#### [Exercise requirements]
Write out all of the records below again, swapping "mowed grass row" for "cut grass strip" everywhere it occurs and changing nothing else. Leave the pictures out of your answer.
** START OF Recorded data **
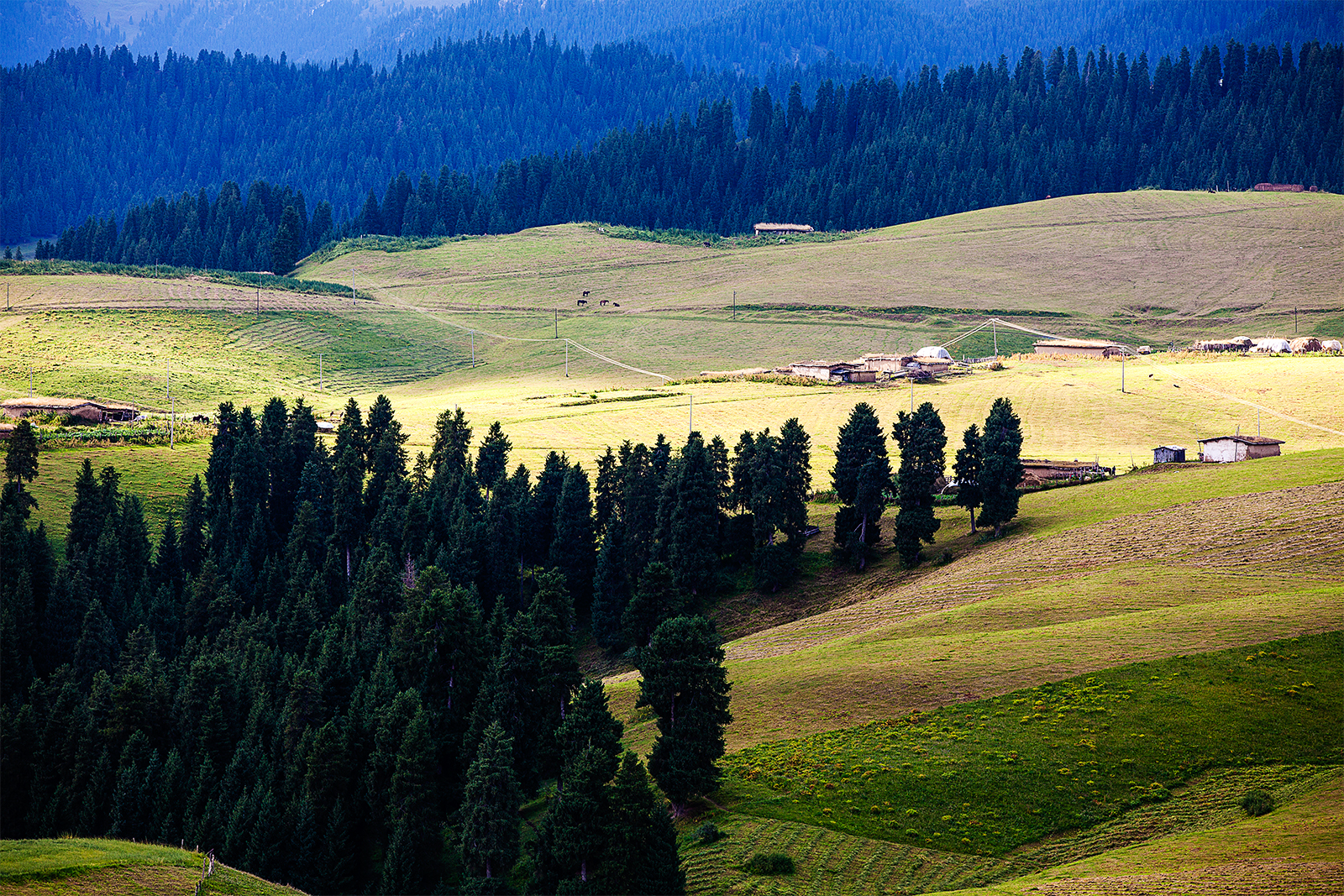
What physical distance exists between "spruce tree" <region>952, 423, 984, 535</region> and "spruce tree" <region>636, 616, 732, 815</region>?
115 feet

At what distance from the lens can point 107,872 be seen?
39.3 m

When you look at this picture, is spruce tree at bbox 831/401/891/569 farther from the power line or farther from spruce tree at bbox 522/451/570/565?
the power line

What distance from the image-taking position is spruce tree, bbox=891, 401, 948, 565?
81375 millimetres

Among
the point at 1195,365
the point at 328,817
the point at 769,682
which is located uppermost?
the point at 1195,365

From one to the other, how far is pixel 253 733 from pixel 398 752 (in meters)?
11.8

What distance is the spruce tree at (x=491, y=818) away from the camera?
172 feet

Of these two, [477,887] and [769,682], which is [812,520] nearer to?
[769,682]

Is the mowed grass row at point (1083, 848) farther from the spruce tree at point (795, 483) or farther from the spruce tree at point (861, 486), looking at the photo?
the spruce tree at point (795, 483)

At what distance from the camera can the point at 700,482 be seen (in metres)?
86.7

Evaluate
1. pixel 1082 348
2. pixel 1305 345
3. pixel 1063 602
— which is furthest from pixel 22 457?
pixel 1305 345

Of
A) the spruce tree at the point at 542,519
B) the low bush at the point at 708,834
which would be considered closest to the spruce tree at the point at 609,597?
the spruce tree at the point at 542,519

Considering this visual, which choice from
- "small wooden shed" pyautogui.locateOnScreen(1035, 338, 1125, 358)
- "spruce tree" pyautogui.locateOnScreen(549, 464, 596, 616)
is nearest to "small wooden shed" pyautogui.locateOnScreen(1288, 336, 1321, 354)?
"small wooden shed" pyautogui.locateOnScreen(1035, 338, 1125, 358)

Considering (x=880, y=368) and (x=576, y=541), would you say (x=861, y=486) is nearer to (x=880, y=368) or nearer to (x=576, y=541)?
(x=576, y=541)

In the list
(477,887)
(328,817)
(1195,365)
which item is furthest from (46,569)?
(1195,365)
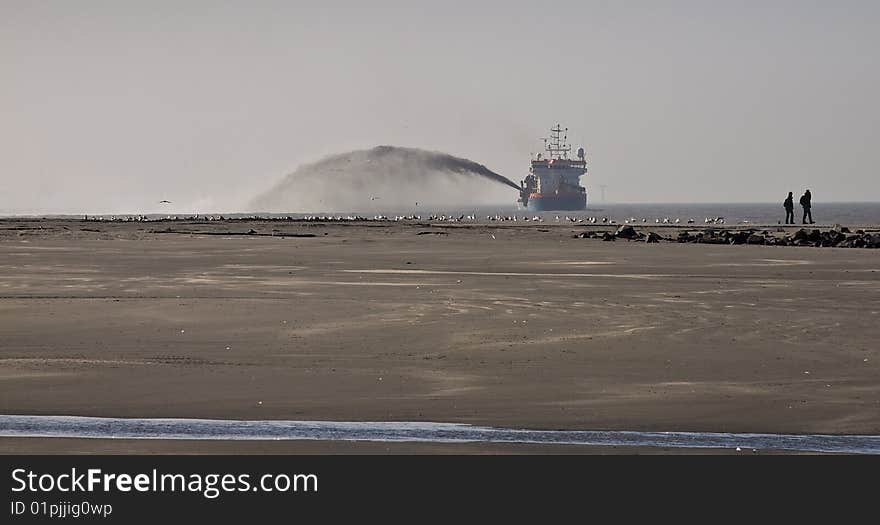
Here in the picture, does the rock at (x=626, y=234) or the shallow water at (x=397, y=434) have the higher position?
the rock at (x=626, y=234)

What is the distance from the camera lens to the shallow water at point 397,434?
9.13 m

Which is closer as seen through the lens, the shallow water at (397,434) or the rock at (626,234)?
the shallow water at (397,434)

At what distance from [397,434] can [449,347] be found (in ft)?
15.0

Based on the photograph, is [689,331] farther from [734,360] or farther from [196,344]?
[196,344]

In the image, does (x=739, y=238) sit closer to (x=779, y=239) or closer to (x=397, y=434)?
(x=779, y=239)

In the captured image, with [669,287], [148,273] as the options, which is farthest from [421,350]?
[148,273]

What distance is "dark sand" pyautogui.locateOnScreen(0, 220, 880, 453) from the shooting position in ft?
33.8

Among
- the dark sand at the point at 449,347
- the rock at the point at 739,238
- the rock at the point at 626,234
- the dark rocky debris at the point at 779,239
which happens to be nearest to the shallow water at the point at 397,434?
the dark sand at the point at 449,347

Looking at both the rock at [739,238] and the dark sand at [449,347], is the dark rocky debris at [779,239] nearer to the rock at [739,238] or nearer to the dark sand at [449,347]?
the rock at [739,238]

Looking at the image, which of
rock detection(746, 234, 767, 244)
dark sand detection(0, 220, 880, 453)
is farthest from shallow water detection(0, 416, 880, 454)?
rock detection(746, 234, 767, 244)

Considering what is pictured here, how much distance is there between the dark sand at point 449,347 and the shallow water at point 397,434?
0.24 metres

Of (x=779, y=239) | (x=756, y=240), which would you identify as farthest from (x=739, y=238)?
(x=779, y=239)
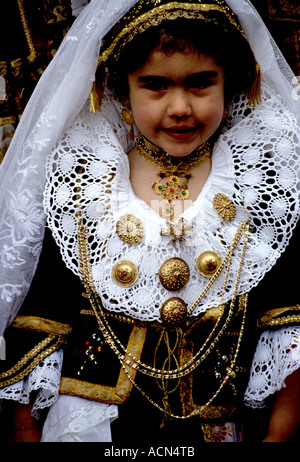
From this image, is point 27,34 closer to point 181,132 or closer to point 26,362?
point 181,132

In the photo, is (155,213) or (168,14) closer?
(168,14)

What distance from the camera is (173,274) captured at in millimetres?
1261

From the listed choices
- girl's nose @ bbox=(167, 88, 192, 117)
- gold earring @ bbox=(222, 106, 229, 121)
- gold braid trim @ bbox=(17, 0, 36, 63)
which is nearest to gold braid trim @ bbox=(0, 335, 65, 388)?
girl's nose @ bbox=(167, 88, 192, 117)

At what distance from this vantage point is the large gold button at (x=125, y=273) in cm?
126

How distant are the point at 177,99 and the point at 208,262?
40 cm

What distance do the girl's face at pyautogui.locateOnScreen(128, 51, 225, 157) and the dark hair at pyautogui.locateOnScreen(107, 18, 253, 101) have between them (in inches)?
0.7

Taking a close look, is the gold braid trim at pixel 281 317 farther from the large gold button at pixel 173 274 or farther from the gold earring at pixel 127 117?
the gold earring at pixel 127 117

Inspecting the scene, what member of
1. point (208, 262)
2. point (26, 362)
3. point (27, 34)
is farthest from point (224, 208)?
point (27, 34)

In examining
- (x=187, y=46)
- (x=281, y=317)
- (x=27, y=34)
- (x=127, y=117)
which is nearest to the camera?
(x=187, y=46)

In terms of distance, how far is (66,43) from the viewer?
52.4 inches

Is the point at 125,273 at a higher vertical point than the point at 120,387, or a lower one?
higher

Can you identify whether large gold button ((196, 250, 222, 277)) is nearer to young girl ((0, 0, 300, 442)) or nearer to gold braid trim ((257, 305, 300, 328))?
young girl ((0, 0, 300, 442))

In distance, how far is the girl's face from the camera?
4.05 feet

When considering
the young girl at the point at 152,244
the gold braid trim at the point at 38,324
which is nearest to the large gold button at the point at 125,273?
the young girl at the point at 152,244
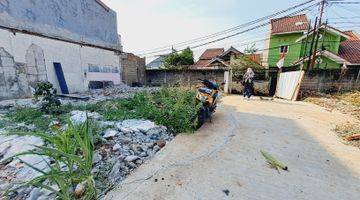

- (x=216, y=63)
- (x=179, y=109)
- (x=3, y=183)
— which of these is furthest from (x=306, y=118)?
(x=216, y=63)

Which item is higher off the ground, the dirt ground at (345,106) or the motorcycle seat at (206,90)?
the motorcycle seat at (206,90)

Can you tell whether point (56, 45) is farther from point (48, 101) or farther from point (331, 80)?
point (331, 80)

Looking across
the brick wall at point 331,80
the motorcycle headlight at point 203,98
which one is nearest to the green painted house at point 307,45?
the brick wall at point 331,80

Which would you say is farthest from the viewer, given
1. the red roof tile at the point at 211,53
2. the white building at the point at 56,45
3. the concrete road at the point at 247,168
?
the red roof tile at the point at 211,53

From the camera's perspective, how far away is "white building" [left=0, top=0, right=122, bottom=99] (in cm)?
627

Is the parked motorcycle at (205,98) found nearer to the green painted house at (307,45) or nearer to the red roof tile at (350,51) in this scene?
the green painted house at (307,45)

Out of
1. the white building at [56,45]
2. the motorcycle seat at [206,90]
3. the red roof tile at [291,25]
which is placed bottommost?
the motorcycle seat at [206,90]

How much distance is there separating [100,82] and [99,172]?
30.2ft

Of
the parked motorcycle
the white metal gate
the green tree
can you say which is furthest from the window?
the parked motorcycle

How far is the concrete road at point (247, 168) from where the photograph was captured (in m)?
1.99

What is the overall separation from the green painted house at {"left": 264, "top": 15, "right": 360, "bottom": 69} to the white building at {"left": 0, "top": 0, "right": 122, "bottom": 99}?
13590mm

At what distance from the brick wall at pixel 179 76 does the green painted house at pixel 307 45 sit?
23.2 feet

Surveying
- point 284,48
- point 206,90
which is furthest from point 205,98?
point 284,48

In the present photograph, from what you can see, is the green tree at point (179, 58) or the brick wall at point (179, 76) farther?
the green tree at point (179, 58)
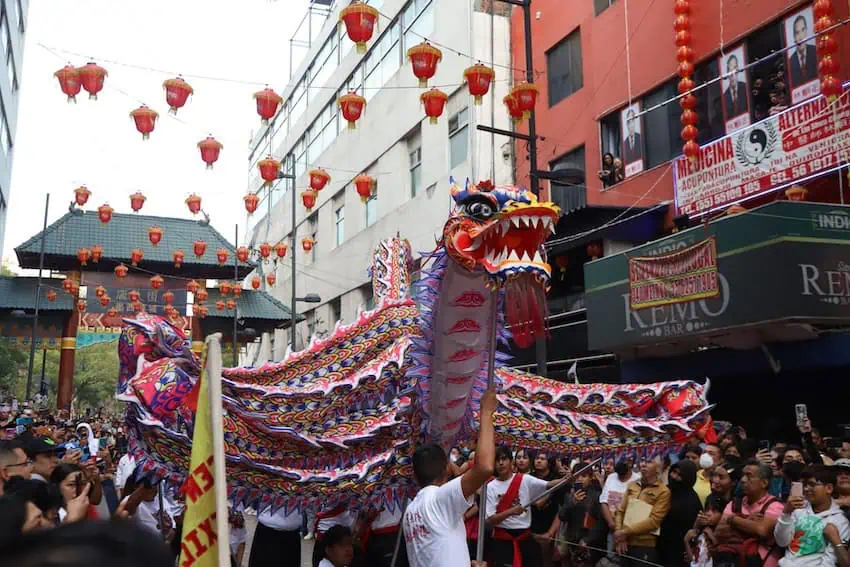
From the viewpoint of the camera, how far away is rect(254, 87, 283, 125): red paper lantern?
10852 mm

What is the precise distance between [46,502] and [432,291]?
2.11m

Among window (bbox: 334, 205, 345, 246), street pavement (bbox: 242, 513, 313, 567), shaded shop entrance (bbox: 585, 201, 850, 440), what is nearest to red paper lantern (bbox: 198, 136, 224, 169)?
** END OF Recorded data **
#### [Full output]
What physical distance exists between "spruce tree" <region>952, 423, 984, 535</region> and "spruce tree" <region>636, 616, 732, 815</region>?
115 feet

At what distance from the lens can point 107,872 be seen?
39.3 m

When you look at this picture, is spruce tree at bbox 831/401/891/569 farther from the power line or farther from spruce tree at bbox 522/451/570/565?
the power line

What distance from the image-taking position is spruce tree, bbox=891, 401, 948, 565?
81375 millimetres

Among
the point at 1195,365
the point at 328,817
the point at 769,682
which is located uppermost?
the point at 1195,365

From one to the other, how far is pixel 253 733 from pixel 398 752 (in meters)?
11.8

What distance is the spruce tree at (x=491, y=818) away from the camera?
172 feet

Of these two, [477,887] and [769,682], which is [812,520] nearer to?
[769,682]

Is the cut grass strip at point (1083, 848) farther from the spruce tree at point (795, 483) or farther from the spruce tree at point (861, 486), looking at the photo?
the spruce tree at point (795, 483)

At what distance from the camera can the point at 700,482 be seen (in metres)?
86.7

Evaluate
1. pixel 1082 348
2. pixel 1305 345
3. pixel 1063 602
— which is furthest from pixel 22 457?
pixel 1305 345

Of
A) the spruce tree at the point at 542,519
B) the low bush at the point at 708,834
which would be considered closest to the spruce tree at the point at 609,597?
the spruce tree at the point at 542,519

Considering this visual, which choice from
- "small wooden shed" pyautogui.locateOnScreen(1035, 338, 1125, 358)
- "spruce tree" pyautogui.locateOnScreen(549, 464, 596, 616)
is nearest to "small wooden shed" pyautogui.locateOnScreen(1288, 336, 1321, 354)?
"small wooden shed" pyautogui.locateOnScreen(1035, 338, 1125, 358)

Considering (x=880, y=368) and (x=576, y=541), would you say (x=861, y=486) is nearer to (x=880, y=368) or nearer to (x=576, y=541)?
(x=576, y=541)

In the list
(477,887)
(328,817)
(1195,365)
which item is furthest from (46,569)?
(1195,365)
Here in the picture, does the rock at (x=626, y=234) or the shallow water at (x=397, y=434) have the higher position?
the rock at (x=626, y=234)

What is the distance from the camera lens to the shallow water at point 397,434?
9.13 m

Which is closer as seen through the lens, the shallow water at (397,434) or the rock at (626,234)?
the shallow water at (397,434)

At what distance from [397,434] can [449,347] be found (in ft)?
15.0

Based on the photograph, is [689,331] farther from [734,360] or farther from [196,344]?
[196,344]

In the image, does (x=739, y=238) sit closer to (x=779, y=239) or closer to (x=397, y=434)?
(x=779, y=239)

In the captured image, with [669,287], [148,273] as the options, which is farthest from [421,350]?
[148,273]

What distance is "dark sand" pyautogui.locateOnScreen(0, 220, 880, 453) from the shooting position in ft?
33.8

Among
- the dark sand at the point at 449,347
- the rock at the point at 739,238
- the rock at the point at 626,234
- the dark rocky debris at the point at 779,239
which happens to be nearest to the shallow water at the point at 397,434?
the dark sand at the point at 449,347

Looking at both the rock at [739,238] and the dark sand at [449,347], is the dark rocky debris at [779,239] nearer to the rock at [739,238] or nearer to the dark sand at [449,347]?
the rock at [739,238]

Looking at the image, which of
rock detection(746, 234, 767, 244)
dark sand detection(0, 220, 880, 453)
is farthest from shallow water detection(0, 416, 880, 454)?
rock detection(746, 234, 767, 244)

Considering what is pictured here, how much distance is there between the dark sand at point 449,347 and the shallow water at point 397,434?
0.24 metres

Of (x=779, y=239) | (x=756, y=240), which would you identify as farthest from (x=739, y=238)?
(x=779, y=239)
From this image, is point 27,34 closer to point 181,132 or closer to point 26,362?
point 181,132

In the photo, is (155,213) or (168,14) closer?
(168,14)

What distance from the camera is (173,274) captured at in millimetres?
1261

From the listed choices
- girl's nose @ bbox=(167, 88, 192, 117)
- gold earring @ bbox=(222, 106, 229, 121)
- gold braid trim @ bbox=(17, 0, 36, 63)
which is nearest to gold braid trim @ bbox=(0, 335, 65, 388)?
girl's nose @ bbox=(167, 88, 192, 117)

At what distance from this vantage point is the large gold button at (x=125, y=273) in cm?
126

How distant are the point at 177,99 and the point at 208,262?
40 cm

What distance do the girl's face at pyautogui.locateOnScreen(128, 51, 225, 157) and the dark hair at pyautogui.locateOnScreen(107, 18, 253, 101) have between them (in inches)?
0.7

Taking a close look, is the gold braid trim at pixel 281 317 farther from the large gold button at pixel 173 274 or farther from the gold earring at pixel 127 117?
the gold earring at pixel 127 117

Inspecting the scene, what member of
1. point (208, 262)
2. point (26, 362)
3. point (27, 34)
is farthest from point (224, 208)?
point (27, 34)

In examining
- (x=187, y=46)
- (x=281, y=317)
- (x=27, y=34)
- (x=127, y=117)
which is nearest to the camera?
(x=187, y=46)

In terms of distance, how far is (66,43) from the viewer?
52.4 inches

Is the point at 125,273 at a higher vertical point than the point at 120,387, or a lower one?
higher

Can you identify whether large gold button ((196, 250, 222, 277)) is nearer to young girl ((0, 0, 300, 442)) or nearer to gold braid trim ((257, 305, 300, 328))?
young girl ((0, 0, 300, 442))

In distance, how far is the girl's face from the camera?
4.05 feet

When considering
the young girl at the point at 152,244
the gold braid trim at the point at 38,324
which is nearest to the large gold button at the point at 125,273?
the young girl at the point at 152,244

- (x=216, y=63)
- (x=179, y=109)
- (x=3, y=183)
— which of these is furthest from (x=306, y=118)?
(x=216, y=63)

Which item is higher off the ground, the dirt ground at (345,106) or the motorcycle seat at (206,90)?
the motorcycle seat at (206,90)

Can you tell whether point (56, 45) is farther from point (48, 101) or farther from point (331, 80)?
point (331, 80)

Looking across
the brick wall at point 331,80
the motorcycle headlight at point 203,98
which one is nearest to the green painted house at point 307,45?
the brick wall at point 331,80

Which would you say is farthest from the viewer, given
1. the red roof tile at the point at 211,53
2. the white building at the point at 56,45
3. the concrete road at the point at 247,168
?
the red roof tile at the point at 211,53

From the camera's perspective, how far away is "white building" [left=0, top=0, right=122, bottom=99] (in cm)?
627

Is the parked motorcycle at (205,98) found nearer to the green painted house at (307,45) or nearer to the red roof tile at (350,51) in this scene?
the green painted house at (307,45)

Out of
1. the white building at [56,45]
2. the motorcycle seat at [206,90]
3. the red roof tile at [291,25]
which is placed bottommost?
the motorcycle seat at [206,90]

How much distance is there separating [100,82] and [99,172]?
30.2ft

Of
the parked motorcycle
the white metal gate
the green tree
can you say which is furthest from the window?
the parked motorcycle

How far is the concrete road at point (247, 168) from where the photograph was captured (in m)?
1.99

What is the overall separation from the green painted house at {"left": 264, "top": 15, "right": 360, "bottom": 69} to the white building at {"left": 0, "top": 0, "right": 122, "bottom": 99}?
13590mm

At what distance from the brick wall at pixel 179 76 does the green painted house at pixel 307 45 sit?
23.2 feet

Surveying
- point 284,48
- point 206,90
which is furthest from point 205,98?
point 284,48

In the present photograph, from what you can see, is the green tree at point (179, 58) or the brick wall at point (179, 76) farther?
the green tree at point (179, 58)
From the viewpoint of the camera, how far away is rect(254, 87, 283, 125): red paper lantern?
10852 mm

What is the precise distance between [46,502] and [432,291]?
2.11m

Among window (bbox: 334, 205, 345, 246), street pavement (bbox: 242, 513, 313, 567), shaded shop entrance (bbox: 585, 201, 850, 440), what is nearest to red paper lantern (bbox: 198, 136, 224, 169)?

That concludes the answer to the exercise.